**Problem statement:** Leaving out the pictures, retype the lines from the top of the listing through the line with "northern-cardinal-male-on-snow-9m4o1344-morton-nwt-noyac-ny" exactly.

·····

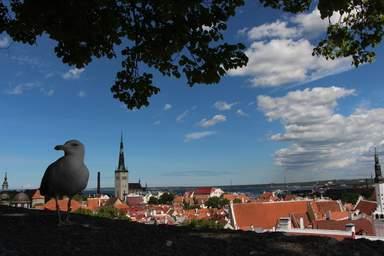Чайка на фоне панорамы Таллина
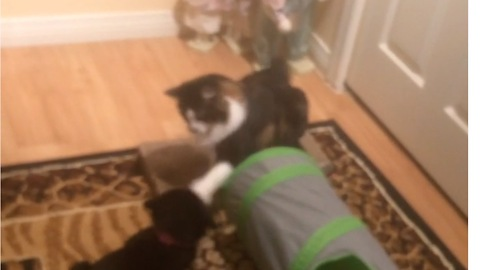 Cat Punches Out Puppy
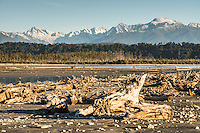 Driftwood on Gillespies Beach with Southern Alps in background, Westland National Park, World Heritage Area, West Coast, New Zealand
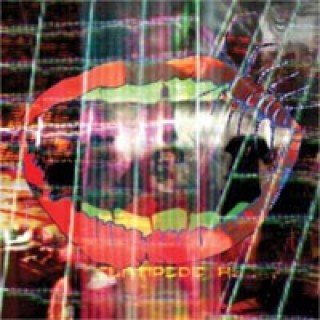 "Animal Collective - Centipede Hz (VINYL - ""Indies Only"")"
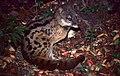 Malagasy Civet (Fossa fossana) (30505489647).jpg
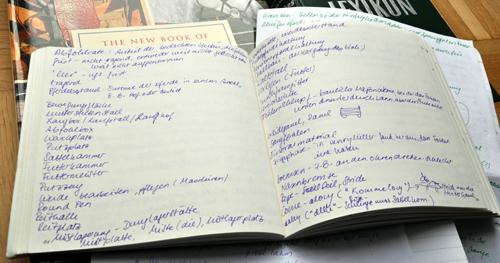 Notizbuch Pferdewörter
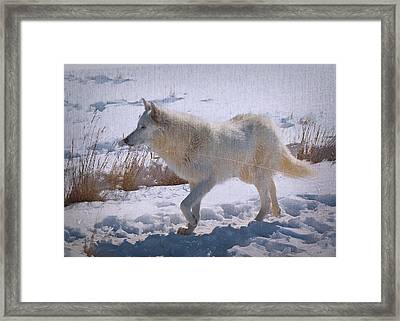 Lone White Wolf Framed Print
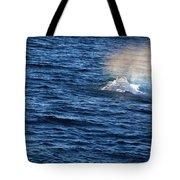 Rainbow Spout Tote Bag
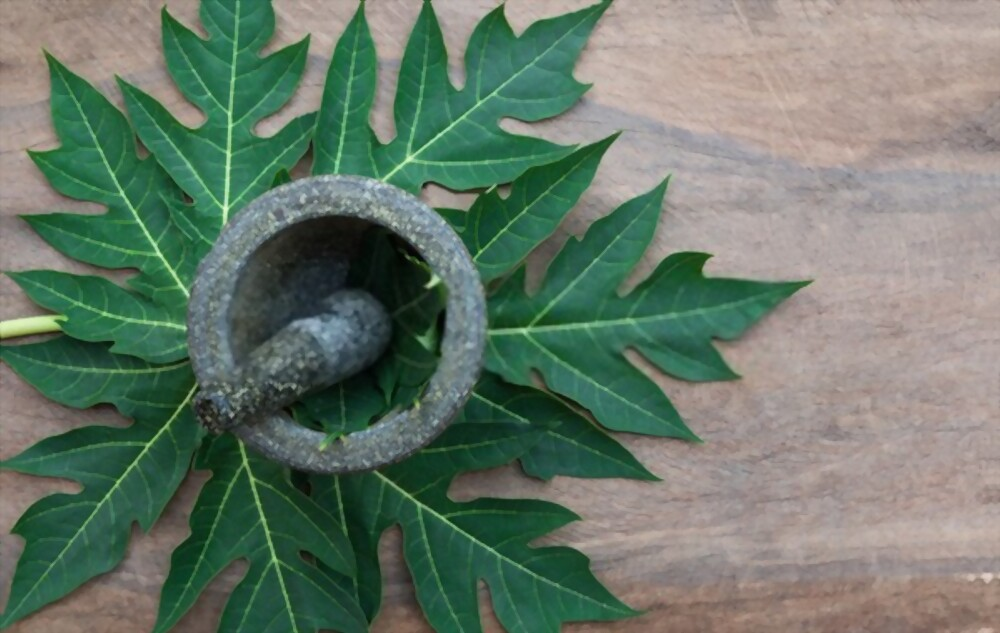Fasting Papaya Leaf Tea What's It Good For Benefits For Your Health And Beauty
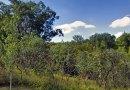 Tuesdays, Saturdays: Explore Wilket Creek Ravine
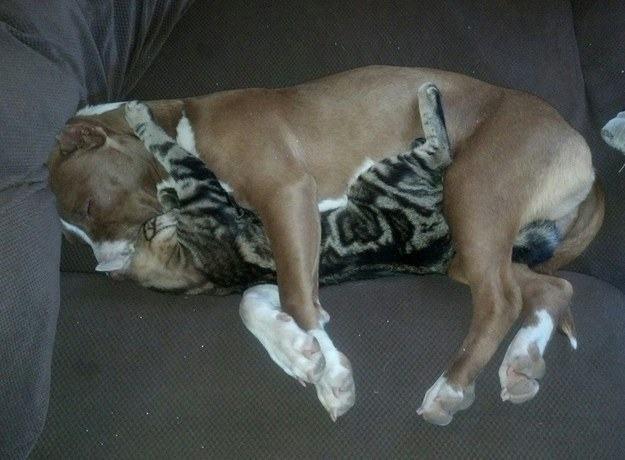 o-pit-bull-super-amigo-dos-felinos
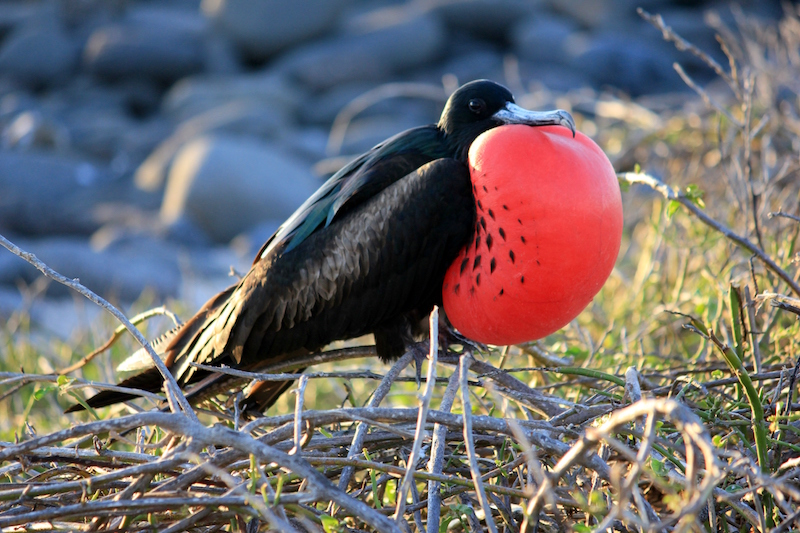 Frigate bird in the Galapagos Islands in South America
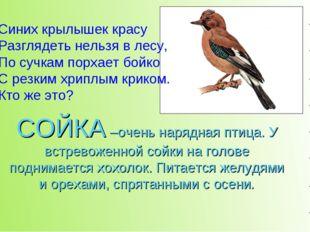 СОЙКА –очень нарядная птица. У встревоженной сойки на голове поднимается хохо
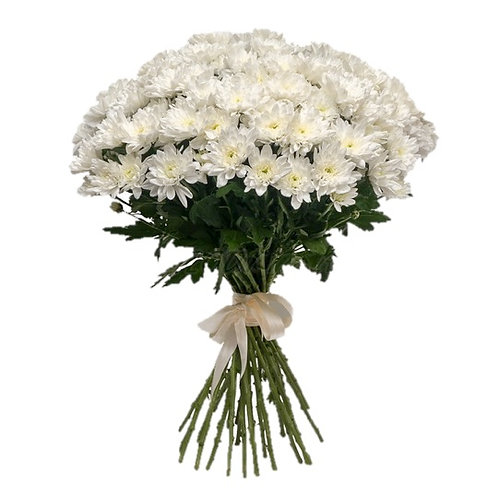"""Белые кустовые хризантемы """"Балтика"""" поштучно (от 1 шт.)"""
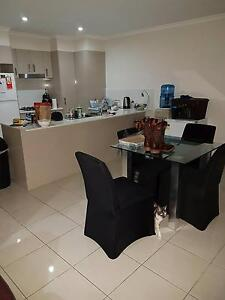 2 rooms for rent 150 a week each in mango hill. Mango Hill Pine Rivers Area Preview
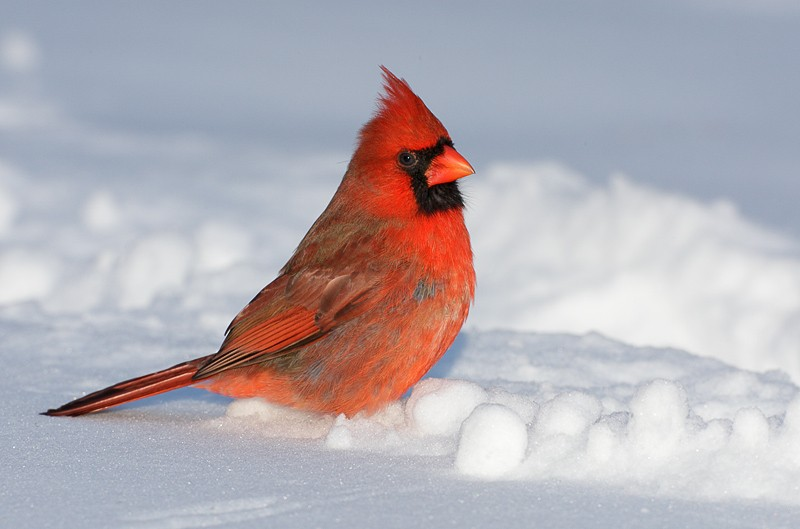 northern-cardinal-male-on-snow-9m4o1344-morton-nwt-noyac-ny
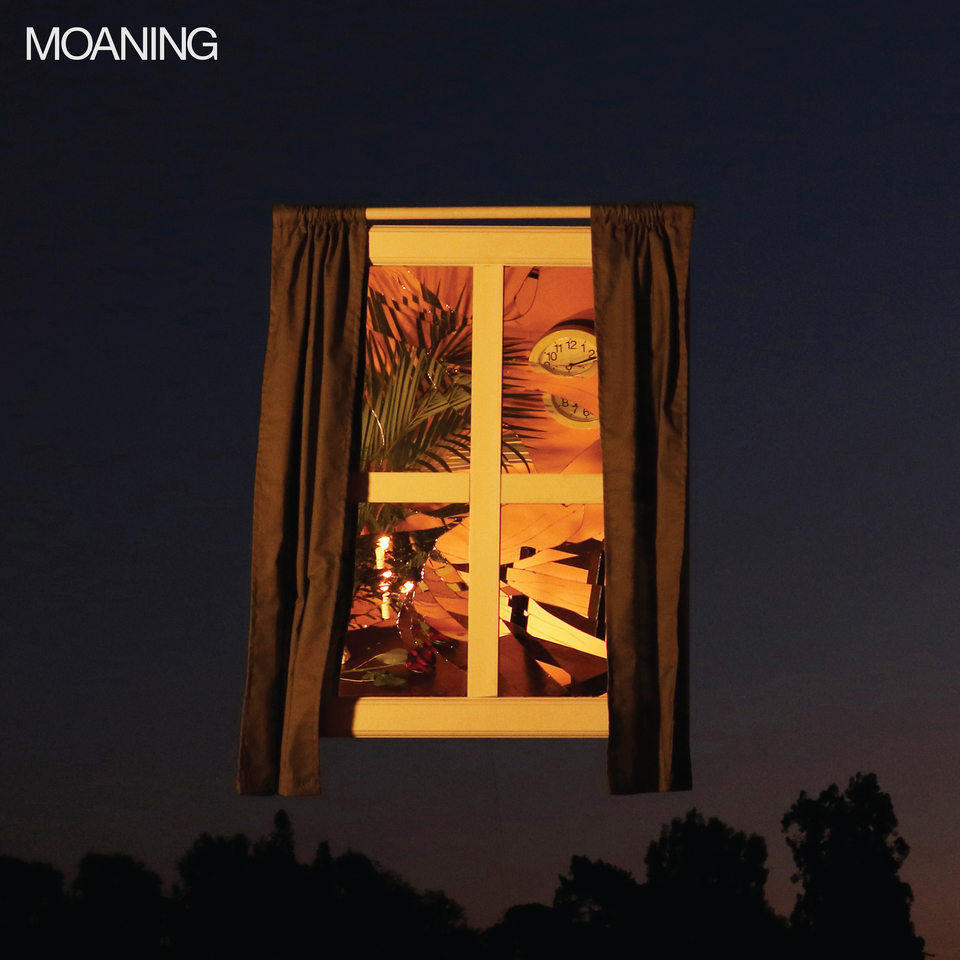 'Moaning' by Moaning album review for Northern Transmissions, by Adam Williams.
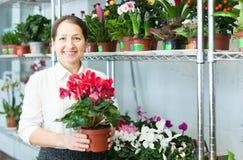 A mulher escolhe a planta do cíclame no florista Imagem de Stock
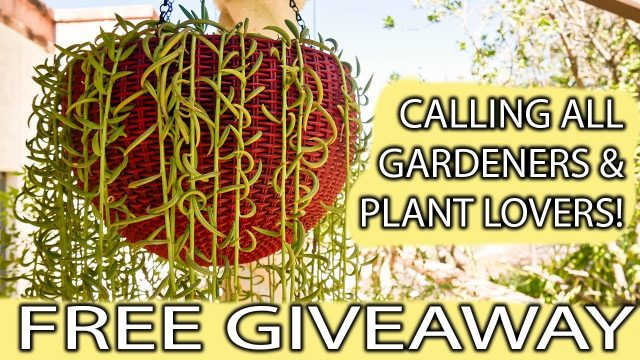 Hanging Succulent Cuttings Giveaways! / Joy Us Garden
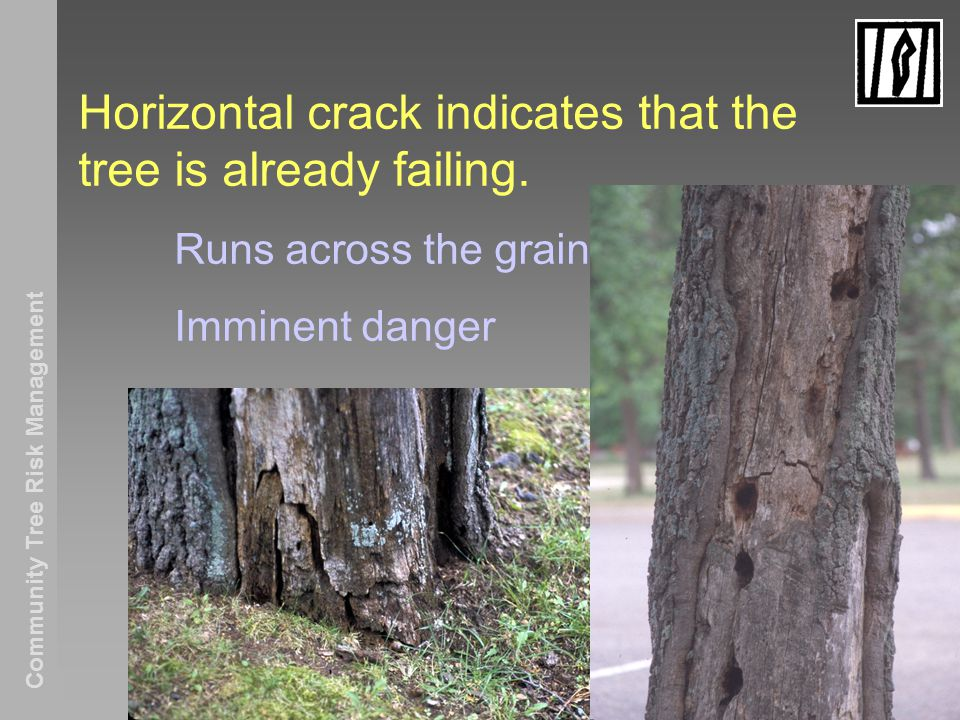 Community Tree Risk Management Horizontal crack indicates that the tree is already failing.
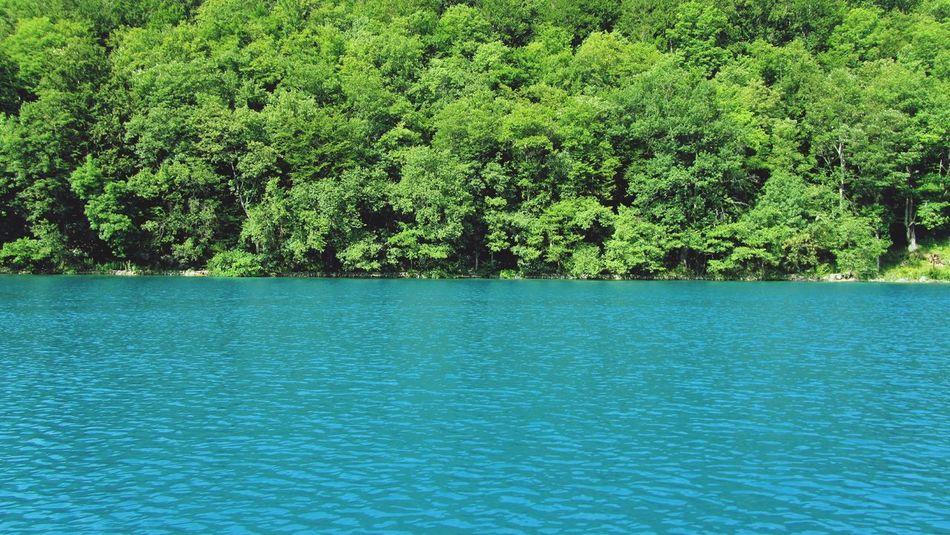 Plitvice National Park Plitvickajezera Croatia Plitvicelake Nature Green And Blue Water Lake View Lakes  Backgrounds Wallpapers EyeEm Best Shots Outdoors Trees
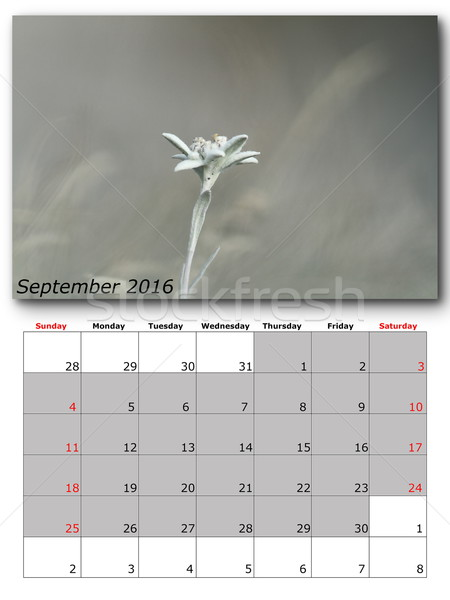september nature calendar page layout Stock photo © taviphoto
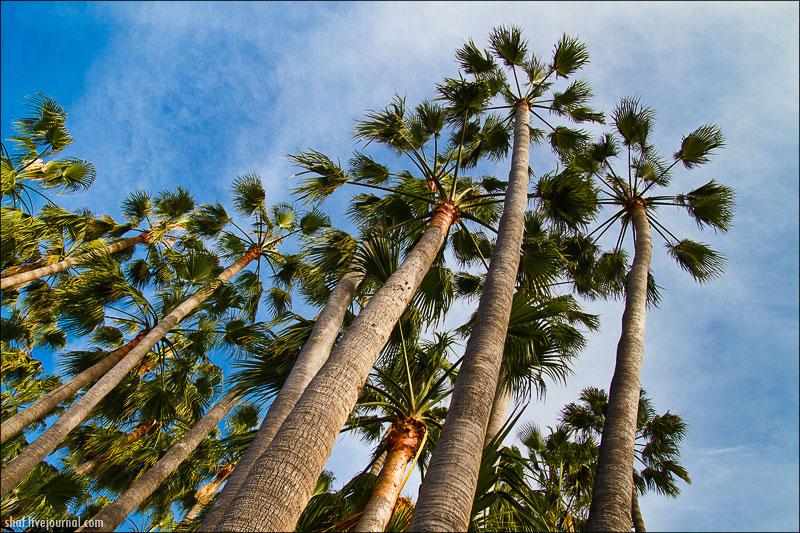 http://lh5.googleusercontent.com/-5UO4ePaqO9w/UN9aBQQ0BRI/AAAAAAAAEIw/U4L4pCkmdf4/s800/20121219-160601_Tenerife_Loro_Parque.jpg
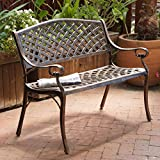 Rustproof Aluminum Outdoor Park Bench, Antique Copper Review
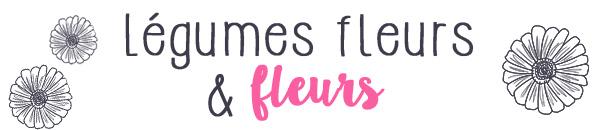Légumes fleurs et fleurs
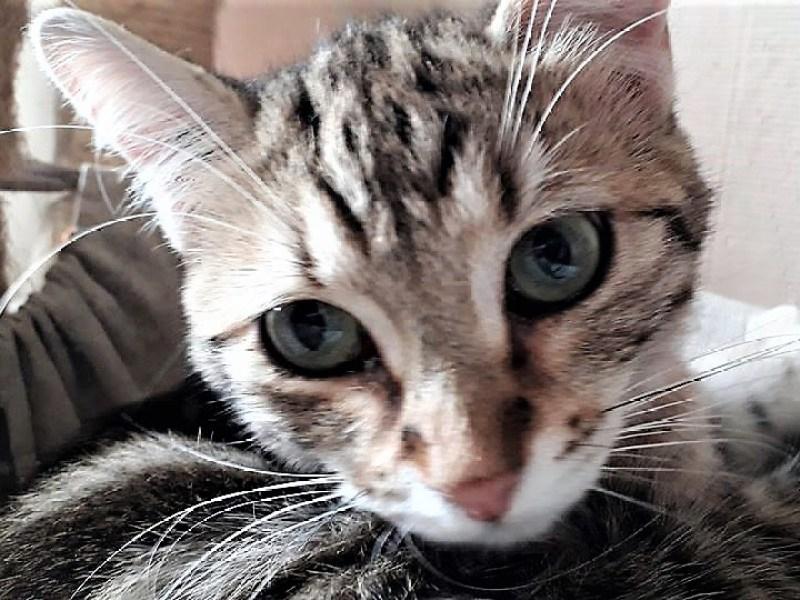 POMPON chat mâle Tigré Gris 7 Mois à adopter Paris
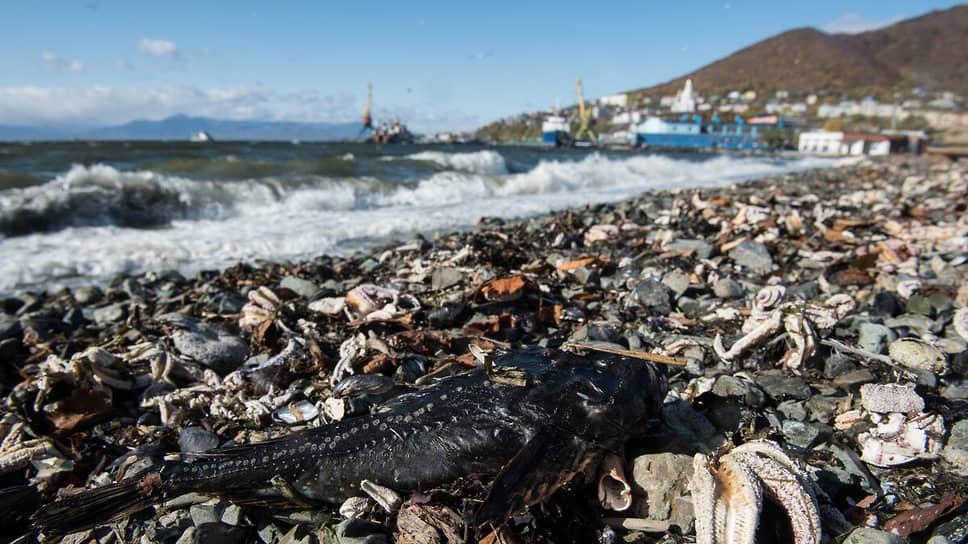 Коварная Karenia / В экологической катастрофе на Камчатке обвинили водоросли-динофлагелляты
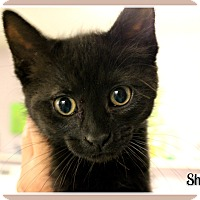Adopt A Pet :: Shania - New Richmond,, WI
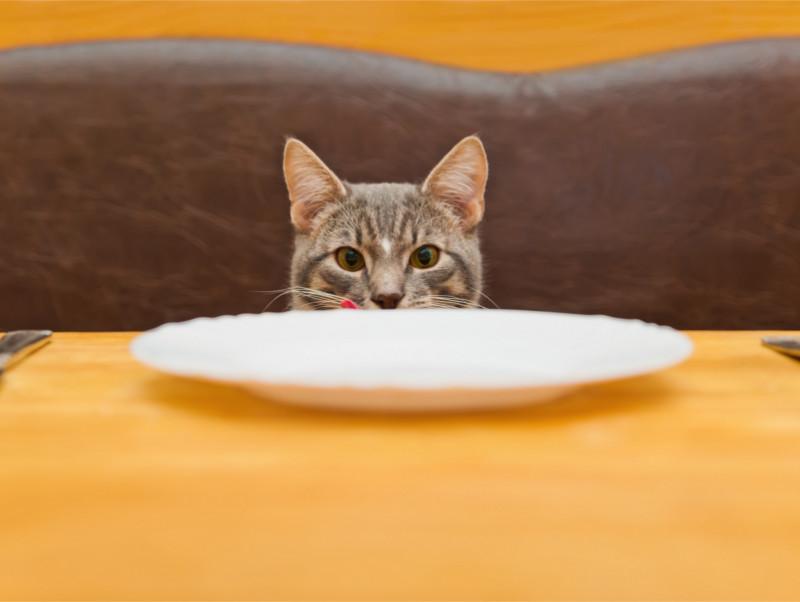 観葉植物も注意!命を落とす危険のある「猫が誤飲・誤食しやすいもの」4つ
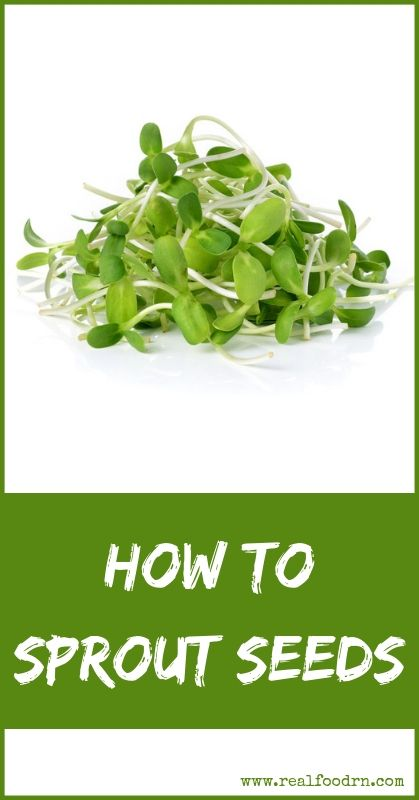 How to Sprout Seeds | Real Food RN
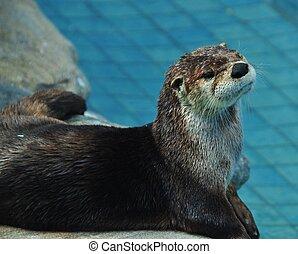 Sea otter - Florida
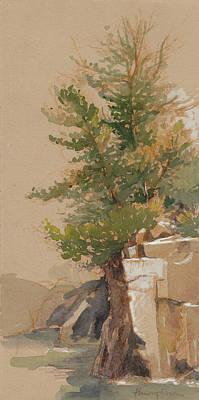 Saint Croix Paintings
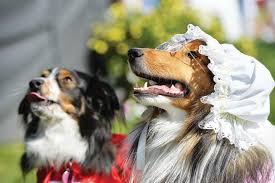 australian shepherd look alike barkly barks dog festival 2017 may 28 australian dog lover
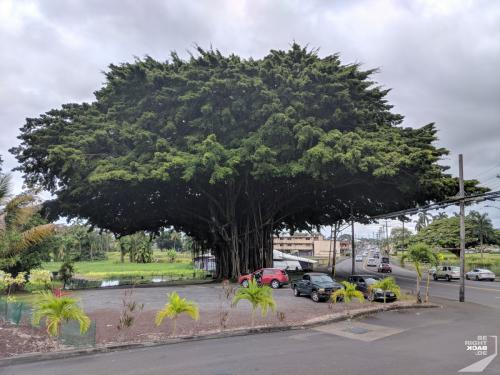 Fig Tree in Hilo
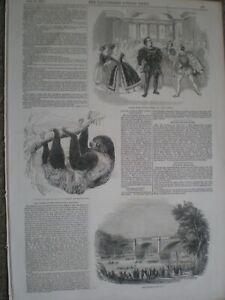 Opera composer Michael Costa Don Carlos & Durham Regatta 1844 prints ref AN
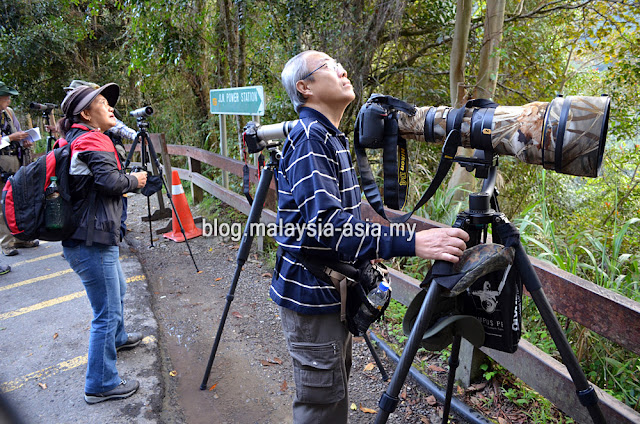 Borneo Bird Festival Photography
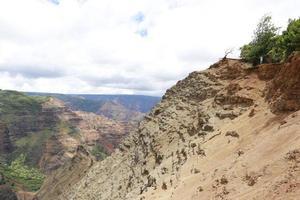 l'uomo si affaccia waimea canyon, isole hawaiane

·····

**Output for this task:**
Чайка на фоне панорамы Таллина
 Cat Punches Out Puppy
 Driftwood on Gillespies Beach with Southern Alps in background, Westland National Park, World Heritage Area, West Coast, New Zealand
 "Animal Collective - Centipede Hz (VINYL - ""Indies Only"")"
 Malagasy Civet (Fossa fossana) (30505489647).jpg
 Notizbuch Pferdewörter
 Lone White Wolf Framed Print
 Rainbow Spout Tote Bag
Fasting Papaya Leaf Tea What's It Good For Benefits For Your Health And Beauty
 Tuesdays, Saturdays: Explore Wilket Creek Ravine
 o-pit-bull-super-amigo-dos-felinos
 Frigate bird in the Galapagos Islands in South America
 СОЙКА –очень нарядная птица. У встревоженной сойки на голове поднимается хохо
"""Белые кустовые хризантемы """"Балтика"""" поштучно (от 1 шт.)"""
 2 rooms for rent 150 a week each in mango hill. Mango Hill Pine Rivers Area Preview
 northern-cardinal-male-on-snow-9m4o1344-morton-nwt-noyac-ny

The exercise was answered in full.